** Start Input records **

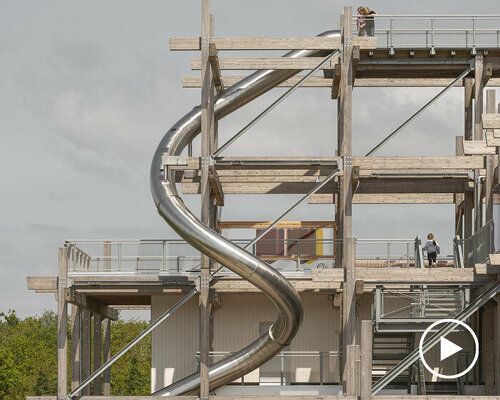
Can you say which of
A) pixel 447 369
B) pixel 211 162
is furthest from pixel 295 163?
pixel 447 369

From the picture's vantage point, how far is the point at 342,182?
4022cm

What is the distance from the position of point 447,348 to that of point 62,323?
12.7m

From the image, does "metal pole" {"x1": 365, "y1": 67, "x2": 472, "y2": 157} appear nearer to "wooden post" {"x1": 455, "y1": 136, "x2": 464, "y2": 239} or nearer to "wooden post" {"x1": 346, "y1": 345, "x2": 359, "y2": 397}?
"wooden post" {"x1": 455, "y1": 136, "x2": 464, "y2": 239}

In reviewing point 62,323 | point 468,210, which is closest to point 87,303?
point 62,323

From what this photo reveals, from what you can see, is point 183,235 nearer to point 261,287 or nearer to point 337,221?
point 261,287

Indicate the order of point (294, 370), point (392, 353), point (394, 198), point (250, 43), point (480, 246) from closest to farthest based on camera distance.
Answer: point (250, 43) → point (480, 246) → point (392, 353) → point (294, 370) → point (394, 198)

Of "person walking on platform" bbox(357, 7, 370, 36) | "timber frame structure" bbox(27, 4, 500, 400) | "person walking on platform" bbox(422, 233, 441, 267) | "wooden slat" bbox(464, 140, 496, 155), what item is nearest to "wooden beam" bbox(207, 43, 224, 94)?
"timber frame structure" bbox(27, 4, 500, 400)

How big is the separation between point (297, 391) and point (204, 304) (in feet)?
14.6

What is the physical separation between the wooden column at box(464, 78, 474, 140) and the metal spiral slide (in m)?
4.78

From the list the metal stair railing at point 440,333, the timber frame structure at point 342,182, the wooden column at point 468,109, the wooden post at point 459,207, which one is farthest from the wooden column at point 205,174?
the wooden post at point 459,207

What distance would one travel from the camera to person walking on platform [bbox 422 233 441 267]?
4091 centimetres

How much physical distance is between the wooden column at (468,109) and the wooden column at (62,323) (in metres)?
14.1

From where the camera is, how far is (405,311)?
40.5m

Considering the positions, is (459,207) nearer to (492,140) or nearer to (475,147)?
(475,147)
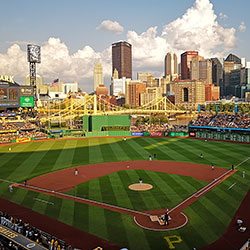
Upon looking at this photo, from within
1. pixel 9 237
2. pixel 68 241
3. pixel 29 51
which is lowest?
pixel 68 241

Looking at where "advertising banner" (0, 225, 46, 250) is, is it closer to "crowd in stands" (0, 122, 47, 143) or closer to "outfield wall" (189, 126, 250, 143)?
"crowd in stands" (0, 122, 47, 143)

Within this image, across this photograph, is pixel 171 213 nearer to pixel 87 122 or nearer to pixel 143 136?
pixel 143 136

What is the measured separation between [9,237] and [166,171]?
21756 millimetres

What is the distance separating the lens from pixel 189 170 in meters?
33.8

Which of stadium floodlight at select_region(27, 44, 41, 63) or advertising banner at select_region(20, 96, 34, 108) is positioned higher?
stadium floodlight at select_region(27, 44, 41, 63)

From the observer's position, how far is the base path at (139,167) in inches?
769

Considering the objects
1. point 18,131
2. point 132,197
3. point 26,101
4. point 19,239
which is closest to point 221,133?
point 132,197

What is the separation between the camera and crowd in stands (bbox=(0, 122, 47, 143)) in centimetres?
6719

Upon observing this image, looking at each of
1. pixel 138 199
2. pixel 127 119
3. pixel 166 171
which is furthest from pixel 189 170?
pixel 127 119

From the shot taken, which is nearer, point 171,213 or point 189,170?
point 171,213

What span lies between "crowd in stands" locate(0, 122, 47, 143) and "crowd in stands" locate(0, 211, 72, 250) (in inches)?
1946

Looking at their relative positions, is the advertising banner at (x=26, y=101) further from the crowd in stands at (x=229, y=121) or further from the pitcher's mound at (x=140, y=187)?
the pitcher's mound at (x=140, y=187)

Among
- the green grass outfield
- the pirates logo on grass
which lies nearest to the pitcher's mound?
the green grass outfield

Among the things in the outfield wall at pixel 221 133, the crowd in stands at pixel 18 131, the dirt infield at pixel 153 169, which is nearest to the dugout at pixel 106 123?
the crowd in stands at pixel 18 131
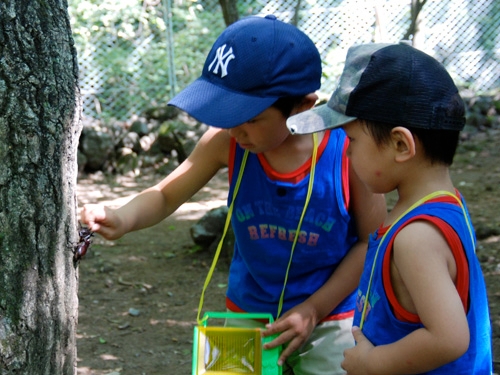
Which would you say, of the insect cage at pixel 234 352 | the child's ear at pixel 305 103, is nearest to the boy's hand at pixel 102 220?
the insect cage at pixel 234 352

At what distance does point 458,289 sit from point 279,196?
0.81m

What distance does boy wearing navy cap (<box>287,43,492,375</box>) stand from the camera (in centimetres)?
164

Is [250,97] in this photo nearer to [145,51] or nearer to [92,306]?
[92,306]

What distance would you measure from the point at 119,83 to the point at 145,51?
761 mm

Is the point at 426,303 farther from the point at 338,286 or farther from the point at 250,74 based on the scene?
the point at 250,74

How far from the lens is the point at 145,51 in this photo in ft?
34.5

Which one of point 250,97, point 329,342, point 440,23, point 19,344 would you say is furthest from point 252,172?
point 440,23

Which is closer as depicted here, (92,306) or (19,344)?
(19,344)

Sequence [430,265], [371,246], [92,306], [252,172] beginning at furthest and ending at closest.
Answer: [92,306] → [252,172] → [371,246] → [430,265]

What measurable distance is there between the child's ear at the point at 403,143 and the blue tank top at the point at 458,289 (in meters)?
0.12

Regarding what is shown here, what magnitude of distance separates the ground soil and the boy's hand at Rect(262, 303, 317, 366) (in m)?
1.83

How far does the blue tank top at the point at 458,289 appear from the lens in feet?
5.62

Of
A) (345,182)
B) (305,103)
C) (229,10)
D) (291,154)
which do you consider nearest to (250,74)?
(305,103)

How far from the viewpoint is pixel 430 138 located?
1802 millimetres
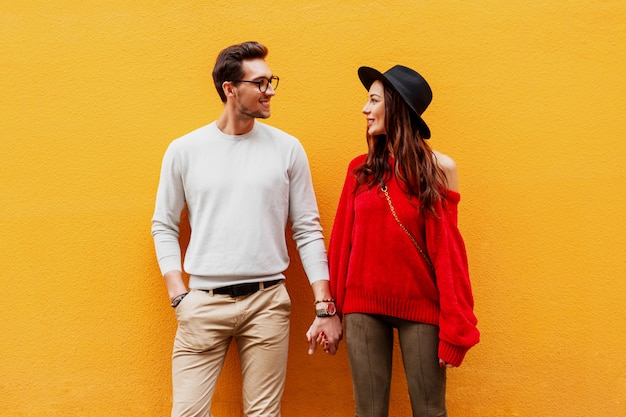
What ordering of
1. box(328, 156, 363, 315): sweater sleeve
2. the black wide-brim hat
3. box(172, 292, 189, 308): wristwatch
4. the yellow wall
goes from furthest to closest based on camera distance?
the yellow wall
box(172, 292, 189, 308): wristwatch
box(328, 156, 363, 315): sweater sleeve
the black wide-brim hat

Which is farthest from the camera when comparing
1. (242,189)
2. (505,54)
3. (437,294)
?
(505,54)

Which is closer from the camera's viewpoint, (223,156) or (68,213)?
(223,156)

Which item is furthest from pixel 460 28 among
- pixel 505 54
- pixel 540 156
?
pixel 540 156

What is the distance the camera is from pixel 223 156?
320 centimetres

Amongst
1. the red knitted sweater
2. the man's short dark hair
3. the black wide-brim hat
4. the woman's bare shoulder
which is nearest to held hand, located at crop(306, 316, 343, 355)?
the red knitted sweater

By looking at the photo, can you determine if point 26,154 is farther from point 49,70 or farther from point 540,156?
point 540,156

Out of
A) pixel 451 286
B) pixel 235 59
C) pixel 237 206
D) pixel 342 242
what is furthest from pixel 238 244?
pixel 451 286

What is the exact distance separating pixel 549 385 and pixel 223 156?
6.54 ft

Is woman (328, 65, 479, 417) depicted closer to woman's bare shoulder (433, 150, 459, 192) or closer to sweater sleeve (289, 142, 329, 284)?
woman's bare shoulder (433, 150, 459, 192)

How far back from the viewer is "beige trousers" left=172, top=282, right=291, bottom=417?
10.4 feet

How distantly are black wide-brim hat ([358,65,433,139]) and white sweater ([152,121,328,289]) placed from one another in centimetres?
56

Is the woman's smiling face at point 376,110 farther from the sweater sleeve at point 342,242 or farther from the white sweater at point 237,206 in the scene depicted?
the white sweater at point 237,206

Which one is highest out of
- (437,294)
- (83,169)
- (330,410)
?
(83,169)

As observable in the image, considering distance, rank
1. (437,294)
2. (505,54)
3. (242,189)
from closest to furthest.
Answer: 1. (437,294)
2. (242,189)
3. (505,54)
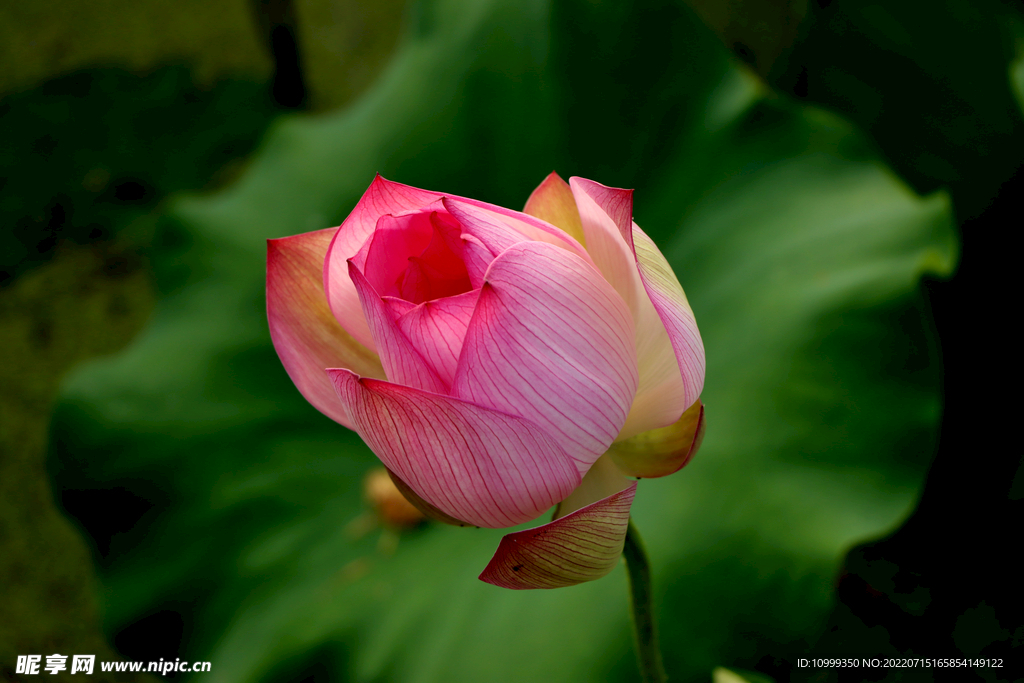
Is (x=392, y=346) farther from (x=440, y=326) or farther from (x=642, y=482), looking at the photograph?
(x=642, y=482)

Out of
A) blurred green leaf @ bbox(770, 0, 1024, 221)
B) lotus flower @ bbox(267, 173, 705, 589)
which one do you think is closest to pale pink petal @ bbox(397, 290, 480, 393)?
lotus flower @ bbox(267, 173, 705, 589)

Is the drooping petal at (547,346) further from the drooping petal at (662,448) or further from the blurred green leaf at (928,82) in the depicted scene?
the blurred green leaf at (928,82)

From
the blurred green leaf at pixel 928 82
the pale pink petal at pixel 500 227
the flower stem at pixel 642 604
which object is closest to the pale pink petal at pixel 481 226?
the pale pink petal at pixel 500 227

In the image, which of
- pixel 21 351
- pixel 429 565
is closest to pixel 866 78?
pixel 429 565

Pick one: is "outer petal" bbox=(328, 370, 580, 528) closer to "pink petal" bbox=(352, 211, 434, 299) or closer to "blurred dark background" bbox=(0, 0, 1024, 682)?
"pink petal" bbox=(352, 211, 434, 299)

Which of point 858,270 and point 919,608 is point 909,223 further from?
point 919,608

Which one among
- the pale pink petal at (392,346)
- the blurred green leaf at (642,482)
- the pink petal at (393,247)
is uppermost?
the pink petal at (393,247)
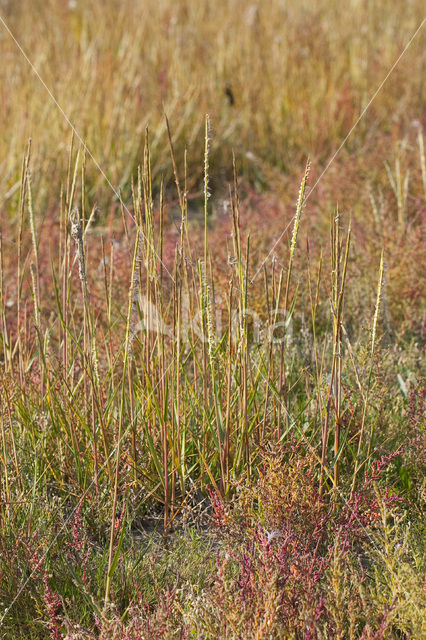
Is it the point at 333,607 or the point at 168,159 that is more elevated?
the point at 168,159

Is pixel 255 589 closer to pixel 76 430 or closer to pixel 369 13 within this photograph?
pixel 76 430

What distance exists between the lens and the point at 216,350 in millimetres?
1647

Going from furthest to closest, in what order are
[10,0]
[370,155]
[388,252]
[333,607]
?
[10,0] < [370,155] < [388,252] < [333,607]

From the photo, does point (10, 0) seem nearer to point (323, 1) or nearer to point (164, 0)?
point (164, 0)

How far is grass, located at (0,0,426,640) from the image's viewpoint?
1.44 m

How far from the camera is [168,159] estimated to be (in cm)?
430

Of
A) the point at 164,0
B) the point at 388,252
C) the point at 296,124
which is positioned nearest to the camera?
the point at 388,252

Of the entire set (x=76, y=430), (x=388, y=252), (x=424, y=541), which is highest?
(x=388, y=252)

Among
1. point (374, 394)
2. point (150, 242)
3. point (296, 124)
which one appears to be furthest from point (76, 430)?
point (296, 124)

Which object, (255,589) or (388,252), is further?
(388,252)

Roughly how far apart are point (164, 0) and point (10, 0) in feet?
8.42

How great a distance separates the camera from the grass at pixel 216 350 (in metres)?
1.44

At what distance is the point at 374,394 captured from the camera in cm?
182

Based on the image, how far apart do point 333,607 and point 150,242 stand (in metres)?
0.86
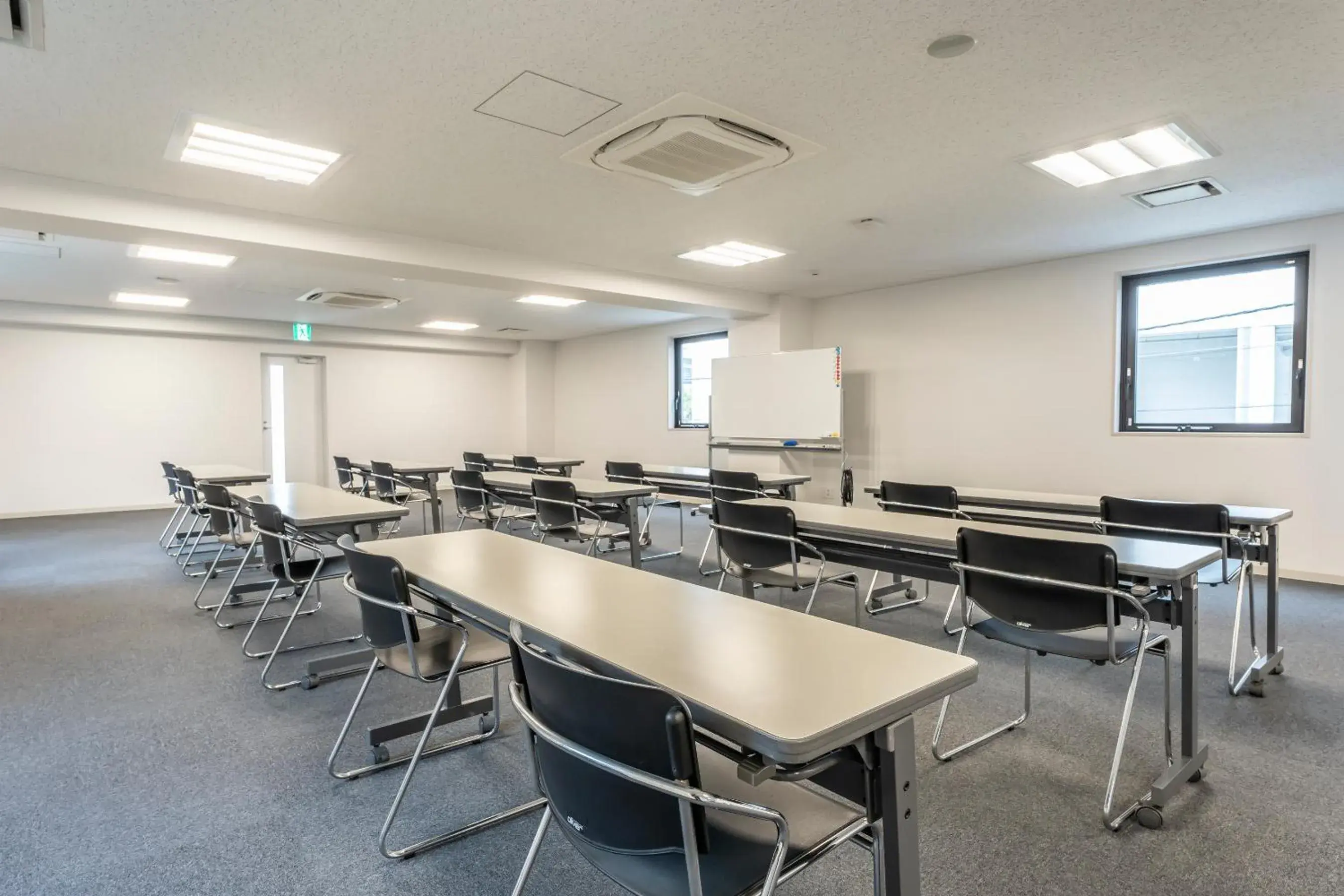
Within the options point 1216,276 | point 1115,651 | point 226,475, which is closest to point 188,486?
point 226,475

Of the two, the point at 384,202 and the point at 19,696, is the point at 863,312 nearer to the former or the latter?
the point at 384,202

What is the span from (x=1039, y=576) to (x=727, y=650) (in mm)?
1318

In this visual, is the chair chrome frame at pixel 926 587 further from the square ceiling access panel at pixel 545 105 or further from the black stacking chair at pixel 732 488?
the square ceiling access panel at pixel 545 105

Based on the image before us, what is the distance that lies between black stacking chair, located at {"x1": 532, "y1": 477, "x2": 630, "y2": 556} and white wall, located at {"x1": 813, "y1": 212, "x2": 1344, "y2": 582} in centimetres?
380

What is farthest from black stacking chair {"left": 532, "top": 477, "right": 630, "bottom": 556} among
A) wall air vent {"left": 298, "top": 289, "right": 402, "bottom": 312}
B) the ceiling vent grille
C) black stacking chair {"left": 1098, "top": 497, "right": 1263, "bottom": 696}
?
wall air vent {"left": 298, "top": 289, "right": 402, "bottom": 312}

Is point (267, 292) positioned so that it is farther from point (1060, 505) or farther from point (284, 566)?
point (1060, 505)

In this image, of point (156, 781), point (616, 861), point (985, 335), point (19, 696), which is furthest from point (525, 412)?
point (616, 861)

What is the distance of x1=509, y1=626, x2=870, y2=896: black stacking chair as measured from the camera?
97 cm

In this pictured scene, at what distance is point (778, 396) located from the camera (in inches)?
298

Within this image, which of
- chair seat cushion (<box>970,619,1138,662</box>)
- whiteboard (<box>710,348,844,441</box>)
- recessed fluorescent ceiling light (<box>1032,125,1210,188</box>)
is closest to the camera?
chair seat cushion (<box>970,619,1138,662</box>)

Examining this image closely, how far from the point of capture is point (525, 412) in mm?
12156

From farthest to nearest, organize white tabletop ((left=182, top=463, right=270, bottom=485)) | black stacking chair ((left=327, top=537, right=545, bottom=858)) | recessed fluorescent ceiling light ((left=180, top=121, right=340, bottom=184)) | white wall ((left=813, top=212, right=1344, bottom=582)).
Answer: white tabletop ((left=182, top=463, right=270, bottom=485)) → white wall ((left=813, top=212, right=1344, bottom=582)) → recessed fluorescent ceiling light ((left=180, top=121, right=340, bottom=184)) → black stacking chair ((left=327, top=537, right=545, bottom=858))

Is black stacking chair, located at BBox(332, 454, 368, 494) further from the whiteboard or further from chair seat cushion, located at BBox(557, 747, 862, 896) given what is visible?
chair seat cushion, located at BBox(557, 747, 862, 896)

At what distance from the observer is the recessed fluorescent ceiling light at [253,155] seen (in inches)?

** End Input records **

Give back, word for word, the lines of the entries from the line with "In this image, of" to the line with "Answer: white tabletop", both of those lines included.

Correct output
In this image, of point (156, 781), point (616, 861), point (985, 335), point (19, 696), which is furthest from point (525, 412)?
point (616, 861)

What is the distance of x1=509, y1=626, x2=870, y2=896: black stacking chair as measured from the camera?
97 cm

In this pictured scene, at what distance is point (778, 396) located from the camera (in inches)?
298

Within this image, which of
- chair seat cushion (<box>970,619,1138,662</box>)
- whiteboard (<box>710,348,844,441</box>)
- recessed fluorescent ceiling light (<box>1032,125,1210,188</box>)
is closest to the camera?
chair seat cushion (<box>970,619,1138,662</box>)

Examining this image closely, how far from the point of capture is point (525, 412) in mm?
12156

From farthest to nearest, organize white tabletop ((left=182, top=463, right=270, bottom=485)) | black stacking chair ((left=327, top=537, right=545, bottom=858)) | recessed fluorescent ceiling light ((left=180, top=121, right=340, bottom=184)) | white wall ((left=813, top=212, right=1344, bottom=582)).
Answer: white tabletop ((left=182, top=463, right=270, bottom=485)) → white wall ((left=813, top=212, right=1344, bottom=582)) → recessed fluorescent ceiling light ((left=180, top=121, right=340, bottom=184)) → black stacking chair ((left=327, top=537, right=545, bottom=858))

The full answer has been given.